The second installment in our five-part series on Superman and the DCAU, written by Jeremiah Lawson aka Wenatchee the Hatchet. Read the first part here. This series is dedicated to the memory of master Superman and Justice League writer Dwayne McDuffie.
Part 2: Challenging the Man of Steel
There have traditionally been three distinct approaches to plotting stories in which Superman is legitimately challenged. Two of them tend to be dead ends. The first has been simply to invent a villain who is so physically powerful that he/she can hurt Superman via superior raw power. Typically this approach is little more than a publicity stunt: Superman inevitably realizes at some point in the conflict that he’s been holding himself back. No sooner does he realize this than he cuts loose with what he (and we) assume must be his full power, and the villain is taken out quickly. Then the cycle runs again. Lather, rinse, and repeat.

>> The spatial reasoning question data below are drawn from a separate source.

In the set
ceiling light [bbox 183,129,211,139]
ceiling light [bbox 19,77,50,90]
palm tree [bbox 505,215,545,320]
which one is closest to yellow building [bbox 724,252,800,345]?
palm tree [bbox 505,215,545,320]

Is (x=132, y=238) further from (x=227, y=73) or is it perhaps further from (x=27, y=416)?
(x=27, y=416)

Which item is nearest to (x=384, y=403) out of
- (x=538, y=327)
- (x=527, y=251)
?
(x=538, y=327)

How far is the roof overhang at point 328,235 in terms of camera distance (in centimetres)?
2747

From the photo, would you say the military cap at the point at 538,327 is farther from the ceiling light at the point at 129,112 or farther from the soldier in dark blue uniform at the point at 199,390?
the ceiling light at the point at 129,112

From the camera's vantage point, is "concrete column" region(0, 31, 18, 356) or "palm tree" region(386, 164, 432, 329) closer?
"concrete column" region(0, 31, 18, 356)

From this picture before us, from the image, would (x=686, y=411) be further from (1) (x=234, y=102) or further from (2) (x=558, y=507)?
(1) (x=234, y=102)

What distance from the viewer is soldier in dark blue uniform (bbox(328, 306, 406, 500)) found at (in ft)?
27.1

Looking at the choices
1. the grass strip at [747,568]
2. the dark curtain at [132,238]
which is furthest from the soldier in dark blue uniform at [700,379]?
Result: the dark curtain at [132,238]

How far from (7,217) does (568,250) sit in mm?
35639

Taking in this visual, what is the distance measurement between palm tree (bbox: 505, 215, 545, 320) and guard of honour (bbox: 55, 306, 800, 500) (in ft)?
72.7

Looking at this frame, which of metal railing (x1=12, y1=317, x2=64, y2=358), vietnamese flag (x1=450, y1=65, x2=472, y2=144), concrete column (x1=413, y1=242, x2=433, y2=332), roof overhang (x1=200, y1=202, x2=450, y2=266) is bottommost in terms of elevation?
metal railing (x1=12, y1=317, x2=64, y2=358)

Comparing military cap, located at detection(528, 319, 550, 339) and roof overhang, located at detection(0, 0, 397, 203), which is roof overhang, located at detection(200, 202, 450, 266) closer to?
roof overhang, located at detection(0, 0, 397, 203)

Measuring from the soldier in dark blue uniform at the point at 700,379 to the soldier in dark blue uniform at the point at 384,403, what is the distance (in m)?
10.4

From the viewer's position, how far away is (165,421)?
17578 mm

A second option is the one best exemplified by Bryan Singer’s 2005 film Superman Returns. In this line of storytelling the assumption is that since Superman cannot be harmed physically, the only way to get at him is via his emotions. Toward this end Singer has Lois Lane give birth to Superman’s baby while he is off for five years looking for the remains of Krypton. Another man (James Marsden) raises the child.

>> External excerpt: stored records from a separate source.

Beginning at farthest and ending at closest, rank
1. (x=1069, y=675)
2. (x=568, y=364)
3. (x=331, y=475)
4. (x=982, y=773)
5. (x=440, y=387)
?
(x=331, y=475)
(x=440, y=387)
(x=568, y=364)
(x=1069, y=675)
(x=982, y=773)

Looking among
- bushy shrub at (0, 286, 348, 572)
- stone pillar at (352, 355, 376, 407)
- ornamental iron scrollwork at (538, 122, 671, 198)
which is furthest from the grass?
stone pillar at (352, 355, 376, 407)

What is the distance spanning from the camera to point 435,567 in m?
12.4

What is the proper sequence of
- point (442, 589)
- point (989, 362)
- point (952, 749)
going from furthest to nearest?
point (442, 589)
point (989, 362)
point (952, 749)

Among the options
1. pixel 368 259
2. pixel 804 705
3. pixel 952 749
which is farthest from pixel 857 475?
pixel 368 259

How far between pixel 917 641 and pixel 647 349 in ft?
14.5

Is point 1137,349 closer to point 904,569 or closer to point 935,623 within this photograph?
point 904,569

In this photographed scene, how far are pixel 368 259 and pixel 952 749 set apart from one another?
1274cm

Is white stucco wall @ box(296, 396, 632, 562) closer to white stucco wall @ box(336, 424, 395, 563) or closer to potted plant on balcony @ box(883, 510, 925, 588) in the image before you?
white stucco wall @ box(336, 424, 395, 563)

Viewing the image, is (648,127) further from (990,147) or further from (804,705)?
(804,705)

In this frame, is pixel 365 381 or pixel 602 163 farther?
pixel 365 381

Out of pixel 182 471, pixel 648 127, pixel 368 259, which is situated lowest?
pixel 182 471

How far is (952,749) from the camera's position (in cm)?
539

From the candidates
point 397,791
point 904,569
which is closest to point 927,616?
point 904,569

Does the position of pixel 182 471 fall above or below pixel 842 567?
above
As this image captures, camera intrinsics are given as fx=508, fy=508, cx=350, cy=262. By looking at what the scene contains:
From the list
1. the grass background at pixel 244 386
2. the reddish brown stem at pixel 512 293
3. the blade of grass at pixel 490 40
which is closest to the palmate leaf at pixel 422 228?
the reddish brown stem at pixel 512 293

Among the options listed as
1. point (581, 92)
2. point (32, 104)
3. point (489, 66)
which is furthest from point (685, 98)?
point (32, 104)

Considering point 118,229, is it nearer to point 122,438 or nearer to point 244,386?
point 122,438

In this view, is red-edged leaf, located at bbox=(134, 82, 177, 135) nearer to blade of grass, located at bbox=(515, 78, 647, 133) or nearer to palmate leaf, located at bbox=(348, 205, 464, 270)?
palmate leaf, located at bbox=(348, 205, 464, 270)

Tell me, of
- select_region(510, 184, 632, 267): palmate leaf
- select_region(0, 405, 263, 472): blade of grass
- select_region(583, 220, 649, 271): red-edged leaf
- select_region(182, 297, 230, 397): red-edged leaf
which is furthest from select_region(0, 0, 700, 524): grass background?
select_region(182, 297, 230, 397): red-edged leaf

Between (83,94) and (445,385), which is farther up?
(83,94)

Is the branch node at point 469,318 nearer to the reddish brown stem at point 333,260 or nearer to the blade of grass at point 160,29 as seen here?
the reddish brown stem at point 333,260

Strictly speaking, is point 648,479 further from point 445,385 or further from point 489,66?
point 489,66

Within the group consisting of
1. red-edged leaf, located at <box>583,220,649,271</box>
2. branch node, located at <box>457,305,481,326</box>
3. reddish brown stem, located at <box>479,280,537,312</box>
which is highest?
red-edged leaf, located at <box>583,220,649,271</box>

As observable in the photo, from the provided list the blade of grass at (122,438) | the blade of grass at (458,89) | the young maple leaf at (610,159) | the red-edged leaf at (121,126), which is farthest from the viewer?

In his review of Superman Returns, Roger Ebert declared that the essential problem with Superman is that inevitably Kryptonite must be involved in the story since it is the only way to physically threaten him. There are two things that present themselves from Ebert’s observation. First, Ebert is right to point out that having people always resort to Kryptonite to hurt Superman is problematic. Even Singer, for all his lip service to hurting Superman emotionally, ultimately resorts (spoiler alert!) to Lex Luthor stabbing Superman with it. Somehow, despite being stabbed with Kryptonite on a growing island full of Kryptonite Superman is soon able to push the island into space, one of a number of scenes in the film that prompted a friend of mine to scornfully rechristen Superman Returns as Superman Lifts Heavy Things.
But beyond these objections Superman Returns fails as a Superman story because in order to even start the premise of the “return” we are required to believe that Superman would have a plausible reason to leave Earth for five years, simultaneously jeopardize the safety of his adopted home and his secret identity all at once. Of course, if Superman were really Superman, his moral compass would have prevented him from ever leaving in the first place, especially since his Kryptonian father Jor-el told him emphatically that no one on Krypton survived. So in the end, the second way of giving Superman a challenge tends to give way to the first.

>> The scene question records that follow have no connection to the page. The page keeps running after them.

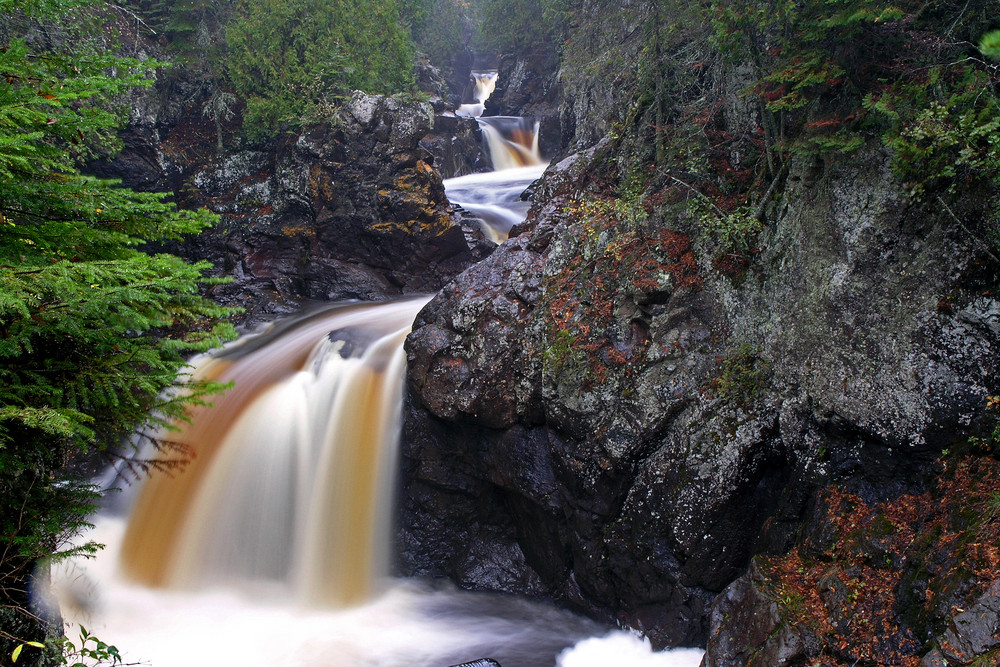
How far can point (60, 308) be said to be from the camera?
3.01 metres

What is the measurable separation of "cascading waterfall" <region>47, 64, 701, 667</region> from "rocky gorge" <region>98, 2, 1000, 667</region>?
20.2 inches

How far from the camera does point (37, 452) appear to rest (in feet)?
11.1

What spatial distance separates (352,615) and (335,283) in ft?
29.3

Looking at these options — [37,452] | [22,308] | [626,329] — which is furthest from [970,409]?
[37,452]

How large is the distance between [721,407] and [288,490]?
6.00 metres

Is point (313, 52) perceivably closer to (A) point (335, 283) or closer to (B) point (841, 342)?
(A) point (335, 283)

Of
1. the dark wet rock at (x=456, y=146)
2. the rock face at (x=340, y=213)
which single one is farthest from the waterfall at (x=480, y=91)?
the rock face at (x=340, y=213)

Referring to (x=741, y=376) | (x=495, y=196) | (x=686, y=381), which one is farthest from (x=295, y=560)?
(x=495, y=196)

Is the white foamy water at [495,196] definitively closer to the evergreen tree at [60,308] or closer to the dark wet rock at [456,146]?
the dark wet rock at [456,146]

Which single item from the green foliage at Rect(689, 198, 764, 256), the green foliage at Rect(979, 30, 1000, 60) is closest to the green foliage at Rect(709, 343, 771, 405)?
the green foliage at Rect(689, 198, 764, 256)

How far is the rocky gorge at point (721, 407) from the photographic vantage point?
14.7 feet

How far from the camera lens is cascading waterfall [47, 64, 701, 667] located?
22.0 ft

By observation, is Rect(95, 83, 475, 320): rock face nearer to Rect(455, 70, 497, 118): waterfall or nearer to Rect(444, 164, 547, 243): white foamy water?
Rect(444, 164, 547, 243): white foamy water

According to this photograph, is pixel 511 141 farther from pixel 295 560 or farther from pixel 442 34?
pixel 295 560
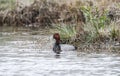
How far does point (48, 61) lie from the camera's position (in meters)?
15.3

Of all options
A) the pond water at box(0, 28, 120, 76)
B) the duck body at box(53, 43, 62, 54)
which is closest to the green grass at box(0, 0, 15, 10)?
the pond water at box(0, 28, 120, 76)

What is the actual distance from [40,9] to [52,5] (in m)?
A: 0.64

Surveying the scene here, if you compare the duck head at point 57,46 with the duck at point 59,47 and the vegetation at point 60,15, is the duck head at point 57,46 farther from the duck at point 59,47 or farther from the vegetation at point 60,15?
the vegetation at point 60,15

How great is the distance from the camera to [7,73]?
1334cm

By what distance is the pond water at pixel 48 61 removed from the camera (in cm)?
1345

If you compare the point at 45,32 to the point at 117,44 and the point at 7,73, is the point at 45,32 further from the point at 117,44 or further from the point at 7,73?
the point at 7,73

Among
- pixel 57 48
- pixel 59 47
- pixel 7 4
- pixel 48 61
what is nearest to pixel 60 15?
pixel 7 4

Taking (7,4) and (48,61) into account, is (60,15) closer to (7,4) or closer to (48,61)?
(7,4)

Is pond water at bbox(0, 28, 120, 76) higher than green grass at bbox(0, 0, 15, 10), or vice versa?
green grass at bbox(0, 0, 15, 10)

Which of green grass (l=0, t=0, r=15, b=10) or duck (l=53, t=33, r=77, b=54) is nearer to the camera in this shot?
duck (l=53, t=33, r=77, b=54)

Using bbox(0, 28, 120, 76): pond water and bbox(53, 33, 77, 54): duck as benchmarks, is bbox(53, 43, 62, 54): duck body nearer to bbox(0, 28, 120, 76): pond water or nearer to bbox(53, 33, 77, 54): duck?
bbox(53, 33, 77, 54): duck

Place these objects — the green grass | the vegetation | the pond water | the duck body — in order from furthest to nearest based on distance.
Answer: the green grass < the vegetation < the duck body < the pond water

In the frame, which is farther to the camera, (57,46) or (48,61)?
(57,46)

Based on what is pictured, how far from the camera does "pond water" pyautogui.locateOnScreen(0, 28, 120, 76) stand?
13.5 metres
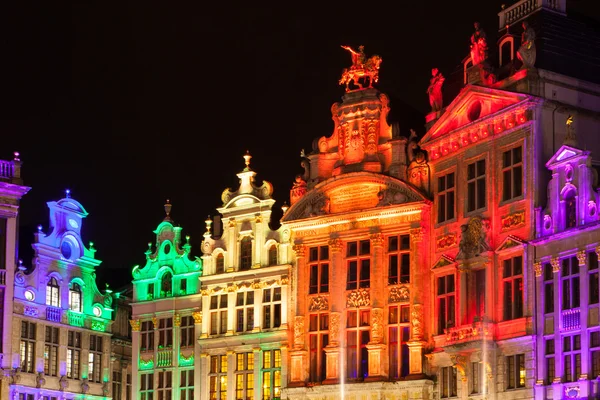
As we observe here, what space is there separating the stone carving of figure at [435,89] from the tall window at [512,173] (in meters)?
4.17

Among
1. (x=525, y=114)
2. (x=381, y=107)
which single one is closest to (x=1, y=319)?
(x=381, y=107)

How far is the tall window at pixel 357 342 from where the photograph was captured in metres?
53.0

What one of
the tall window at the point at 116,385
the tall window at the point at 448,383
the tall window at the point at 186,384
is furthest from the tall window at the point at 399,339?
the tall window at the point at 116,385

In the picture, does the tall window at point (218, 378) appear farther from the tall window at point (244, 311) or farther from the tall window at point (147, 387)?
Result: the tall window at point (147, 387)

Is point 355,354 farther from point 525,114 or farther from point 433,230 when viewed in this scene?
point 525,114

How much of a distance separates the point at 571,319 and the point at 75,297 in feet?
79.3

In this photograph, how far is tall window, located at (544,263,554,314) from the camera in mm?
46750

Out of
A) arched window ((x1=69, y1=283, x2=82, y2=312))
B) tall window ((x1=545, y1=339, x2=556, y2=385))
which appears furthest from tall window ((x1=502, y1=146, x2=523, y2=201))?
arched window ((x1=69, y1=283, x2=82, y2=312))

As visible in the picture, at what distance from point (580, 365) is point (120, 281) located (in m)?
30.6

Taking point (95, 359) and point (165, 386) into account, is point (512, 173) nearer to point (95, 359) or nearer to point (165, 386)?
point (165, 386)

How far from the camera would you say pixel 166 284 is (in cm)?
6034

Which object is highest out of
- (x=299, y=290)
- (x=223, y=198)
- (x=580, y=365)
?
(x=223, y=198)

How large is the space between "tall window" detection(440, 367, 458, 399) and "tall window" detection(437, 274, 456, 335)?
130cm

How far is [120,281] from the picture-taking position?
70750mm
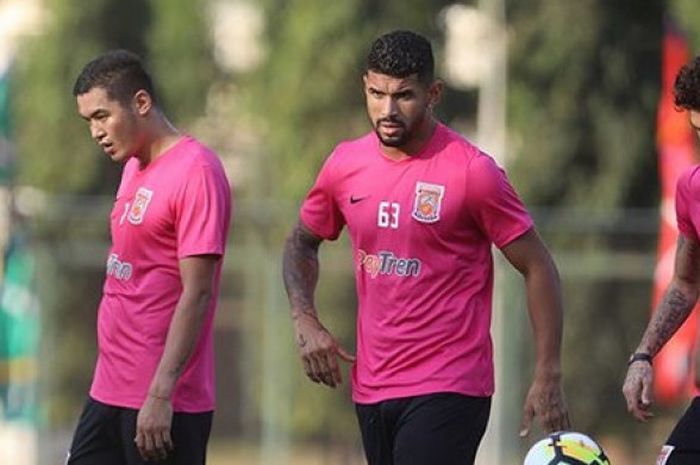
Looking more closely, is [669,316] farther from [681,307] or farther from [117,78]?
[117,78]

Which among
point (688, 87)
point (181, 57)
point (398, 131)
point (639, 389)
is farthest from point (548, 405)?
point (181, 57)

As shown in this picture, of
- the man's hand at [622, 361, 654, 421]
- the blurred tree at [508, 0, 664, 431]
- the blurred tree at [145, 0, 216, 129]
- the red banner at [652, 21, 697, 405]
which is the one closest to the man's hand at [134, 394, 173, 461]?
the man's hand at [622, 361, 654, 421]

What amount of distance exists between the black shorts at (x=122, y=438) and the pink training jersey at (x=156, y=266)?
41 millimetres

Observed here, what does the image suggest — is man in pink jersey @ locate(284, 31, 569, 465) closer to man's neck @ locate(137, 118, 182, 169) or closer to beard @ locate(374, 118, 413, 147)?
beard @ locate(374, 118, 413, 147)

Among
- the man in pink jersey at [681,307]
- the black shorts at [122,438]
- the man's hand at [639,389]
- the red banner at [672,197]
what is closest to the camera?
the man in pink jersey at [681,307]

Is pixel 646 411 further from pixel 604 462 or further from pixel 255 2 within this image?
pixel 255 2

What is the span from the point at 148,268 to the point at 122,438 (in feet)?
2.17

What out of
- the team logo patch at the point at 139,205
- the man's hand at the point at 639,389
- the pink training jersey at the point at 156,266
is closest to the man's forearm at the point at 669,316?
the man's hand at the point at 639,389

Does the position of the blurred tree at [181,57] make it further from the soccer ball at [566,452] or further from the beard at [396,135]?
the soccer ball at [566,452]

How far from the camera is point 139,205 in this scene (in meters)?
8.77

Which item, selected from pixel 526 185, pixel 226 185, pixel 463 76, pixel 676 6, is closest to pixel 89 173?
pixel 463 76

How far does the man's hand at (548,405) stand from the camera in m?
8.30

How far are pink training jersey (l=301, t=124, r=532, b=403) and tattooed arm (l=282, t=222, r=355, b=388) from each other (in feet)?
0.46

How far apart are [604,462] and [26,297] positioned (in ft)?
44.2
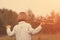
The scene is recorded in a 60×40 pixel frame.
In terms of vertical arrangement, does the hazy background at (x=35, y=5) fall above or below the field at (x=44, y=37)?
above

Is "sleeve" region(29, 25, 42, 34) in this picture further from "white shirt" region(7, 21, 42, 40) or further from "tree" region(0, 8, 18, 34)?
"tree" region(0, 8, 18, 34)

The third way to challenge Superman relies neither on physical or emotional assaults, but through the testing of his conscience. Brute force and/or relational cruelty are merely tools to be employed to this third end. If Superman’s moral compass can be broken then he can be defeated by betraying his own values and becoming what he once fought against. This is obviously where Superman as a character gets much more interesting.
If he stands for truth, justice and the American way, then challenging Superman via this third method involves posing the questions: “What is the truth?” “What is justice” and “What is the American way?” It should come as no surprise that these are the three questions over which Superman and Lex Luthor commonly battle each other. They are ultimately questions of legacy: what legacy is, for whom it is made, and the foundation upon which it should be built.